At the front of the soy sauce storehouse, you will first notice cedar barrels containing soy sauce that is over 100 years of age. Soy sauce is prepared and completed through over a year of the resting period.

History of Soy Sauce

Kishu Yuasa is a birthplace of soy sauce. It has been said that the roots of soy sauce go back to Kamakura era (approximately in 1254). Hottoenmyokushi, the founder of Kokokuji ZenTemple located at Kishu Yura brought back the manufacturing method of Kinzanji miso (Kaizanji miso) from Kaizanji Temple in an ancient China.

Back then, Yuasa had ample supply of natural and clean water, thus Kinzanji miso production flourished. Soy sauce was produced by refining supernatant liquid (called Tamari), which is nutrient-rich liquid naturally created in the process of Kinzanji miso preparation.

Japanese Cedar Barrels

Japanese soy sauce barrels are made of Yoshino cedar trees, and some of those trees are 80 to 130 years old.
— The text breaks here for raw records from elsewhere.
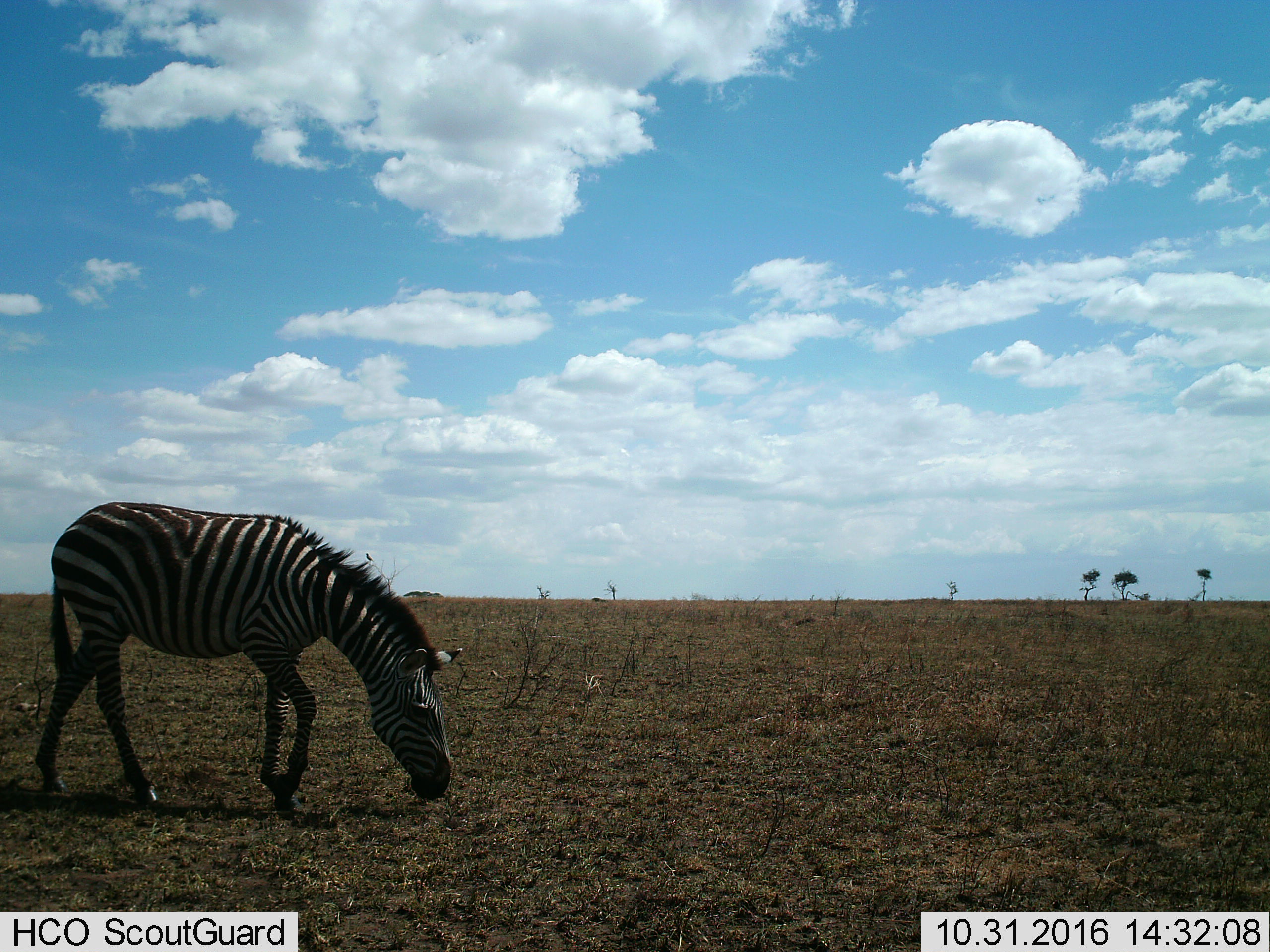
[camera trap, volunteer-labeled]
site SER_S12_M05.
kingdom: Animalia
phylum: Chordata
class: Mammalia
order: Perissodactyla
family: Equidae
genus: Equus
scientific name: Equus quagga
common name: plains zebra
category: zebraplains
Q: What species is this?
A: Zebraplains (plains zebra) (Equus quagga).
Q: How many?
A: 1.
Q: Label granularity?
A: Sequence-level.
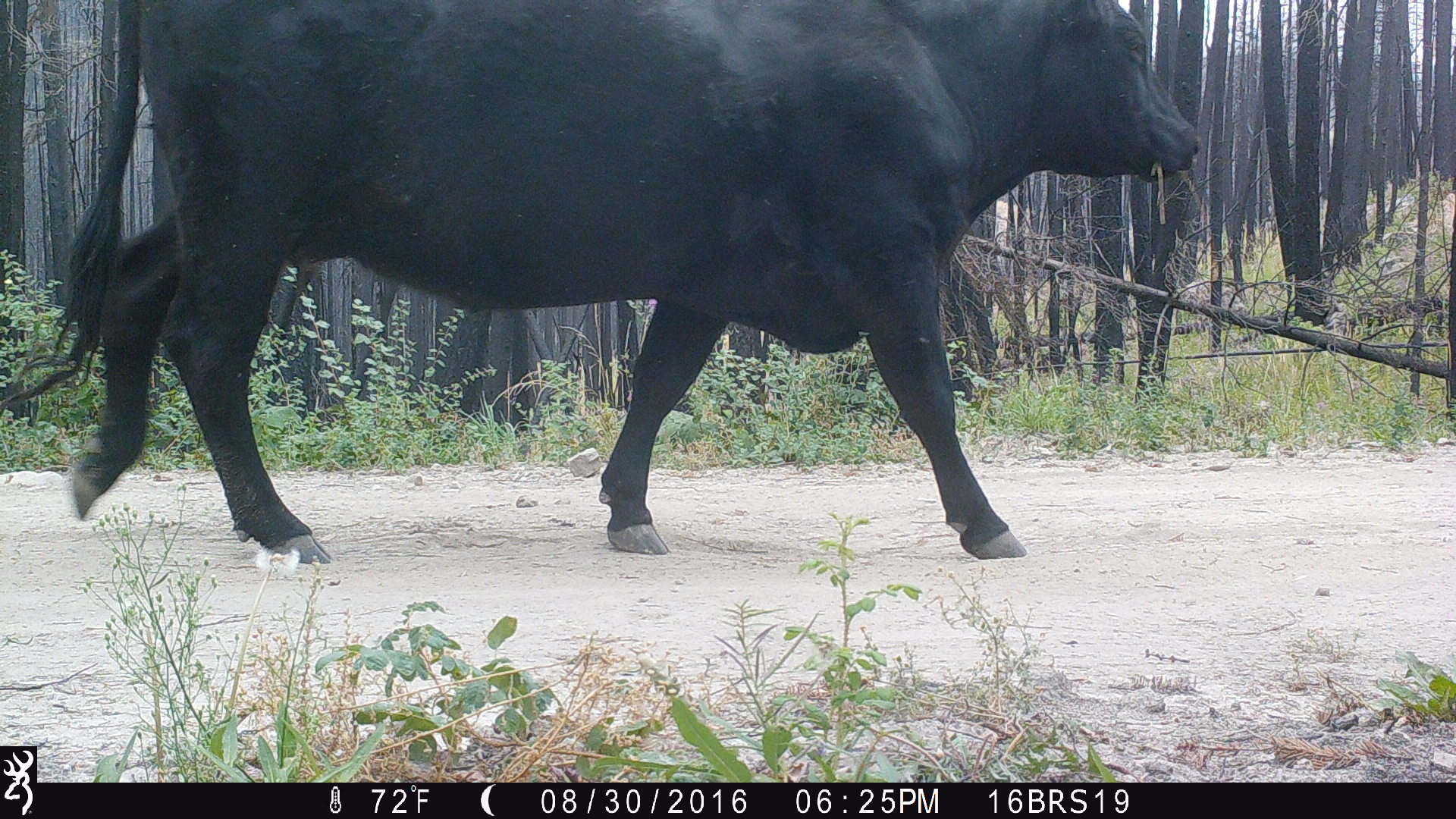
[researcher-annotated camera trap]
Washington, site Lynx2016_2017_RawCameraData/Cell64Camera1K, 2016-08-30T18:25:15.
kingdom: Animalia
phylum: Chordata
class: Mammalia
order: Artiodactyla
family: Bovidae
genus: Bos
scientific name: Bos taurus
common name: domestic cattle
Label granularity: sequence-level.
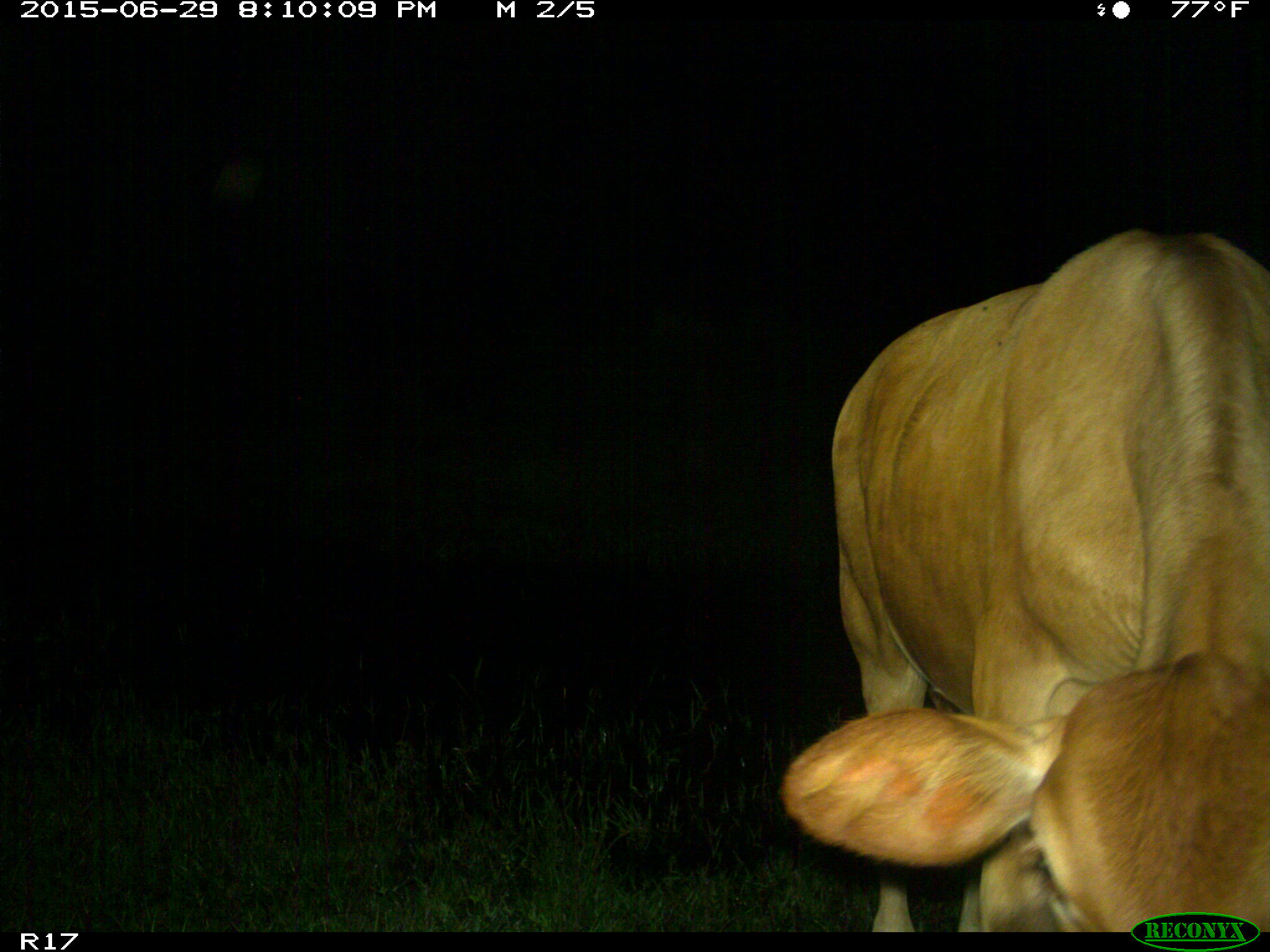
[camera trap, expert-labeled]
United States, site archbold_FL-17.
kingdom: Animalia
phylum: Chordata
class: Mammalia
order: Artiodactyla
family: Bovidae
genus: Bos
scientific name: Bos taurus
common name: domestic cow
Bos taurus (domestic cow).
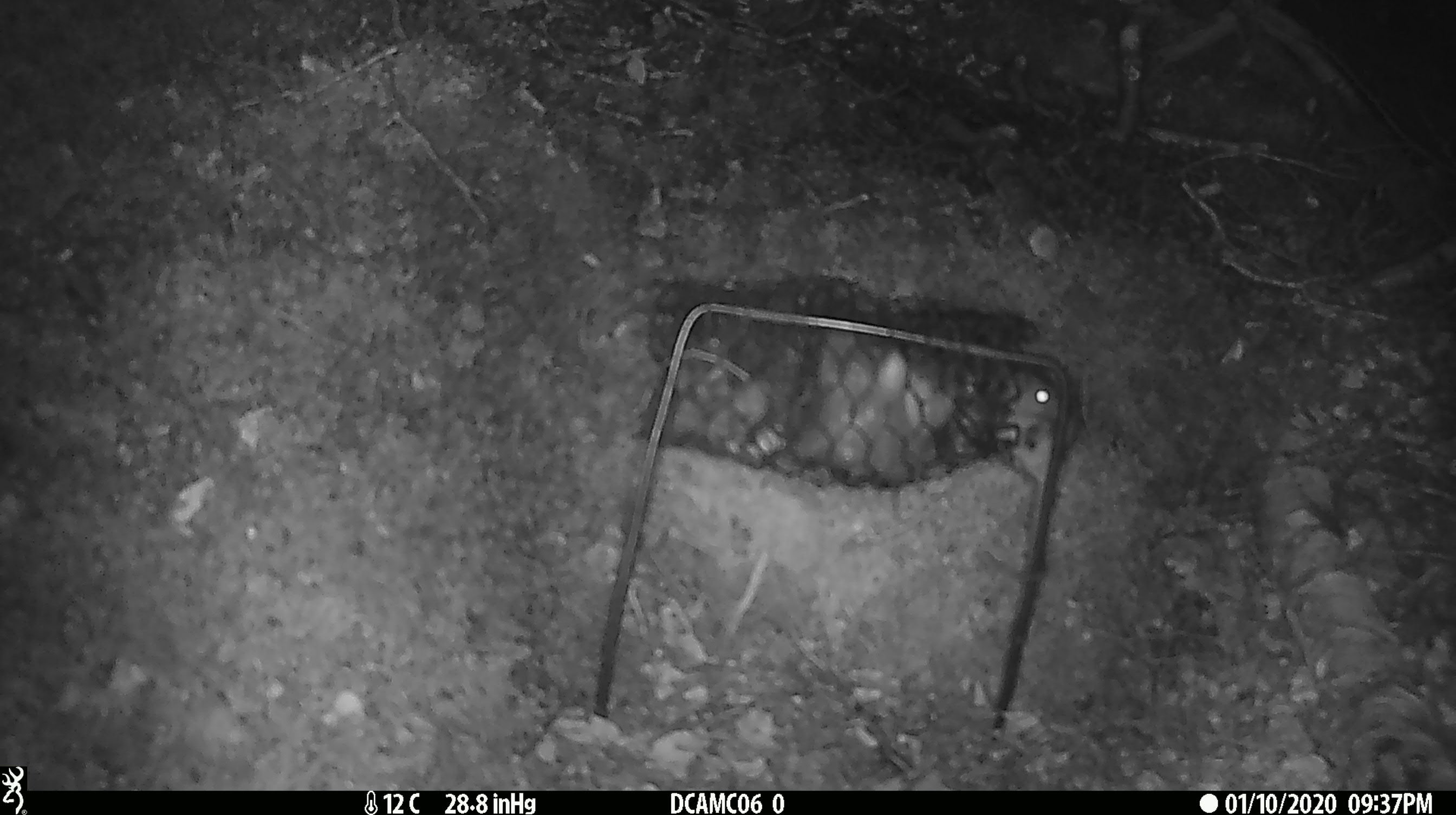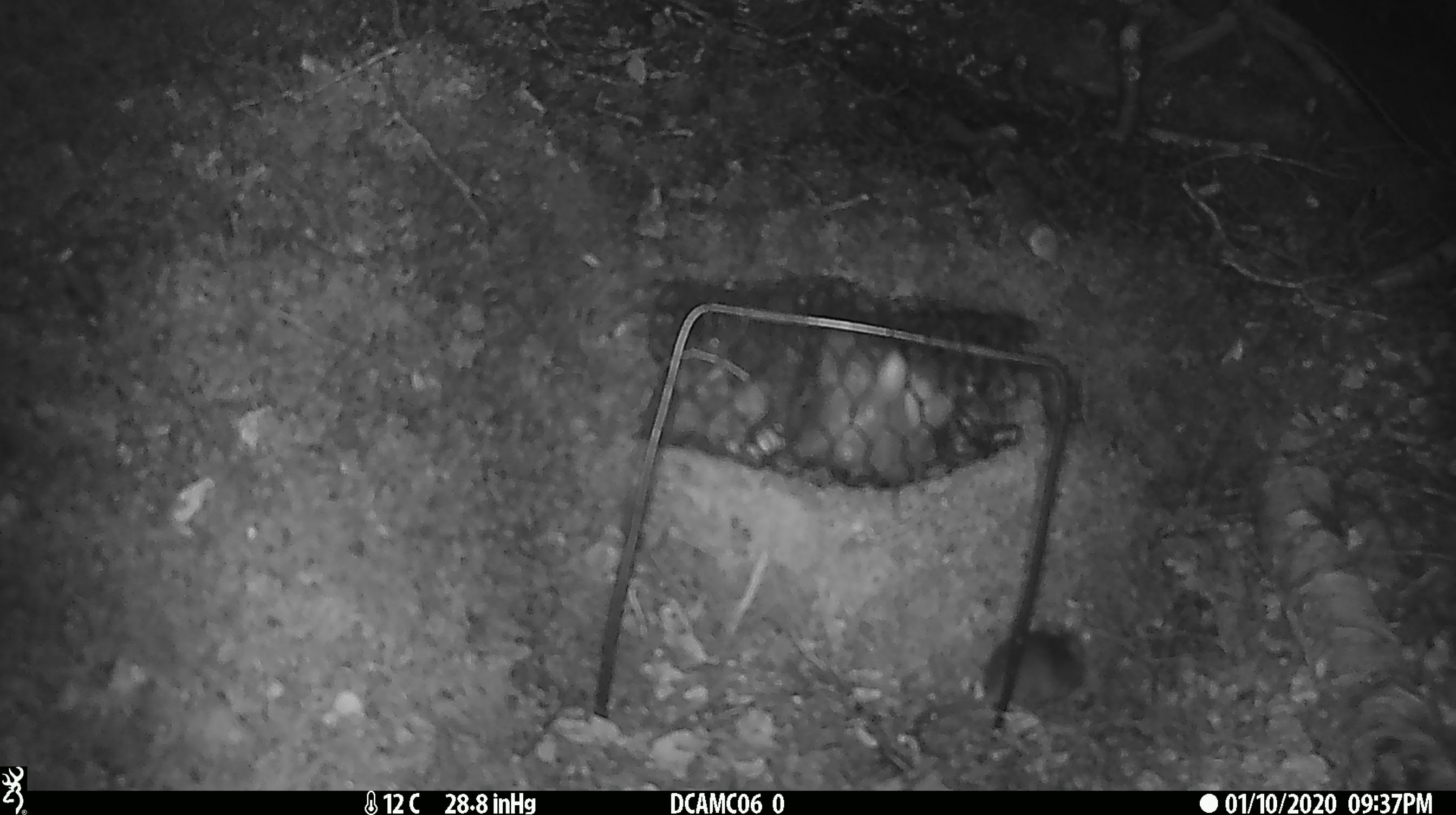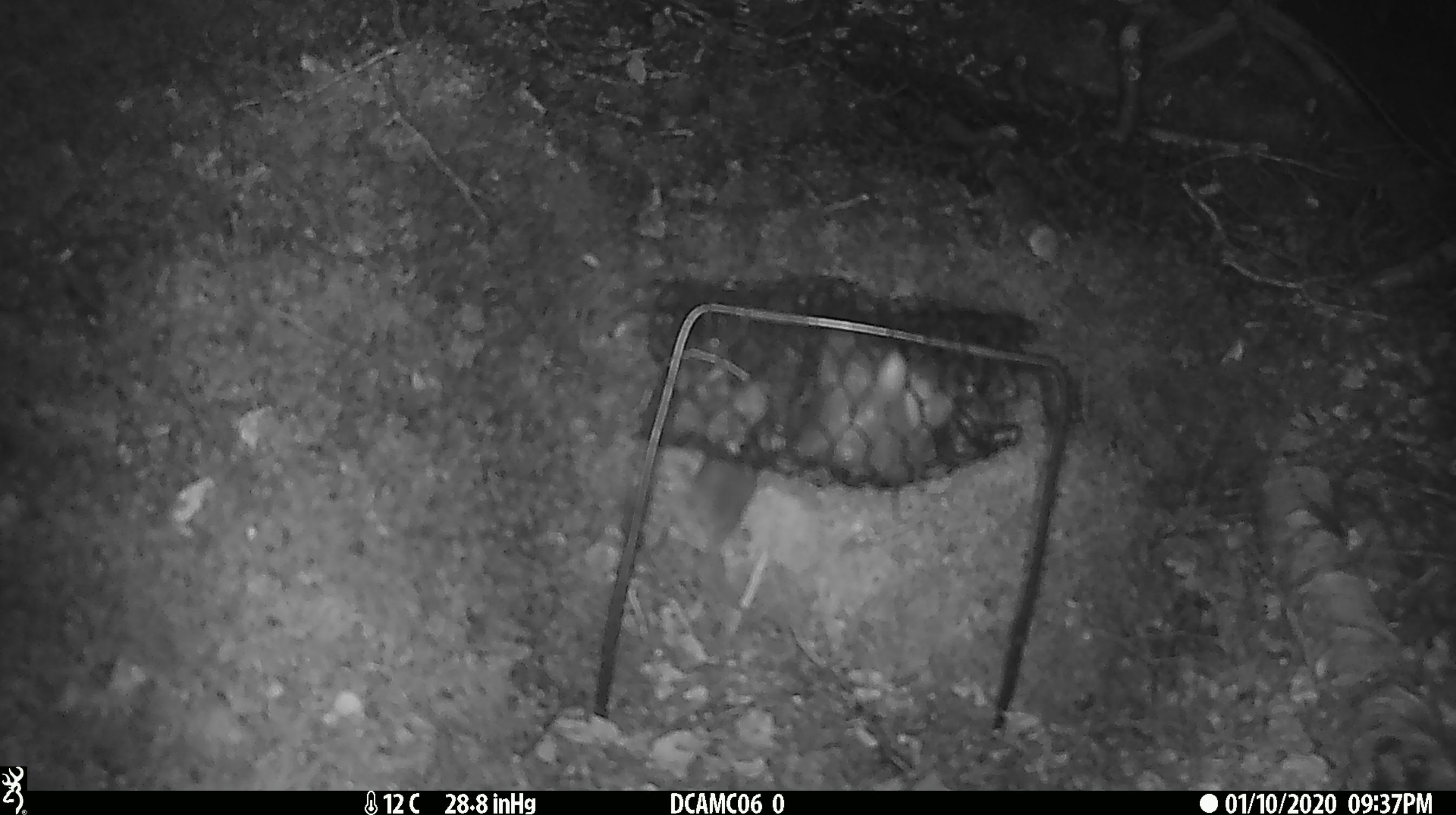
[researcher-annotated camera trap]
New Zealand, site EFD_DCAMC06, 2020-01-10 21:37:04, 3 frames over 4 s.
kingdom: Animalia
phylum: Chordata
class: Mammalia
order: Rodentia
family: Muridae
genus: Mus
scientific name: Mus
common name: mouse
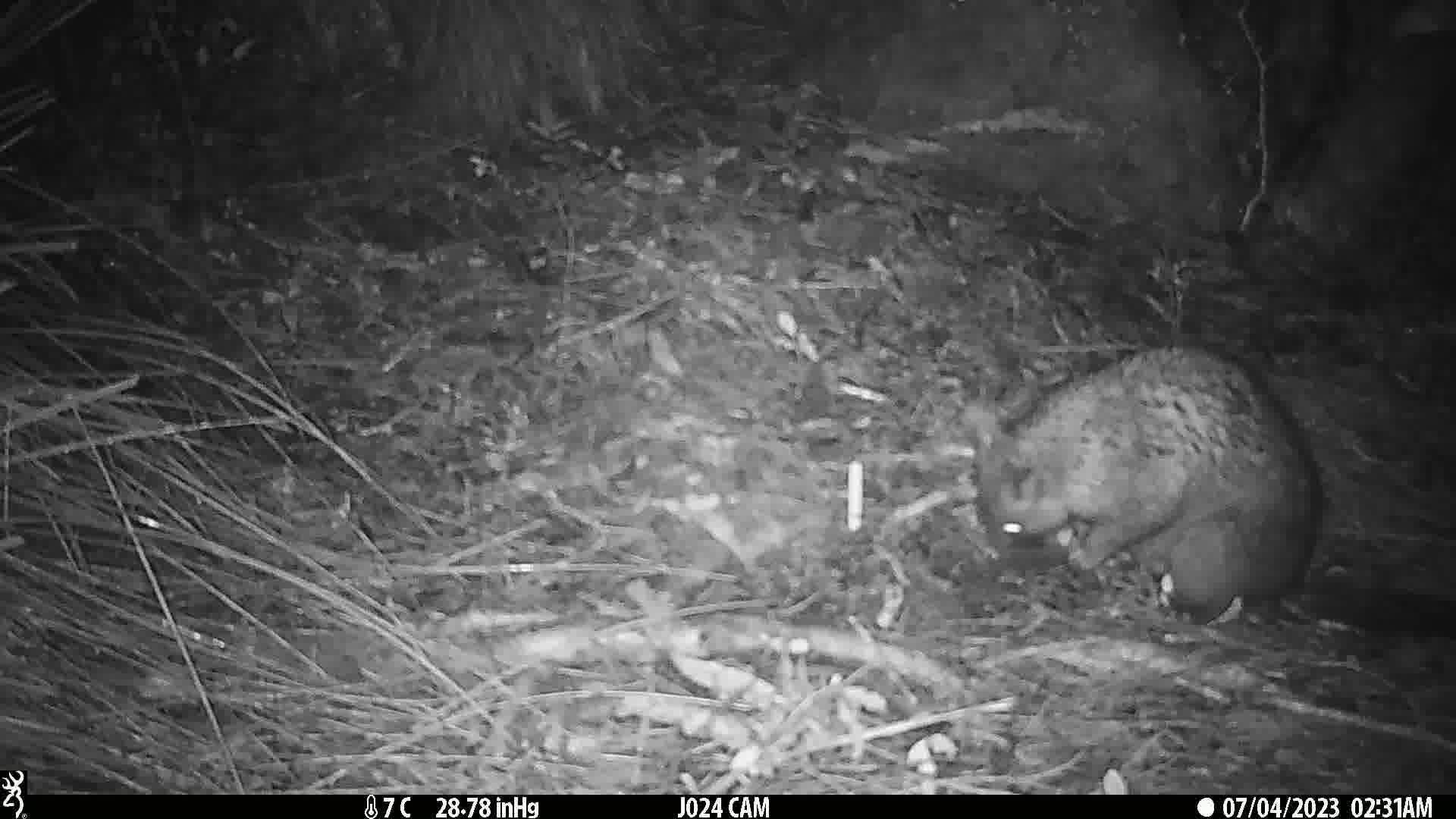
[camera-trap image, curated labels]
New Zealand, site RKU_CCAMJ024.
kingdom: Animalia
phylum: Chordata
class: Mammalia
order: Diprotodontia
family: Phalangeridae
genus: Trichosurus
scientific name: Trichosurus vulpecula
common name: common brushtail possum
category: possum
Each barrel contains roughly 6 tons of liquid (33 koku, 1 koku is approximately 180.39 liters, 6.37 cub. ft.), and 3000 of 1-sho bottles (1.8-liter sake bottle) of soy sauce is prepared. Since a few craftsmen who are skilled to produce these barrels exist in Japan, many of the soy sauce breweries use enameled tanks today. However, Yuasa soy sauce brewery still uses the old-fashioned cedar barrels to manufacture soy sauce.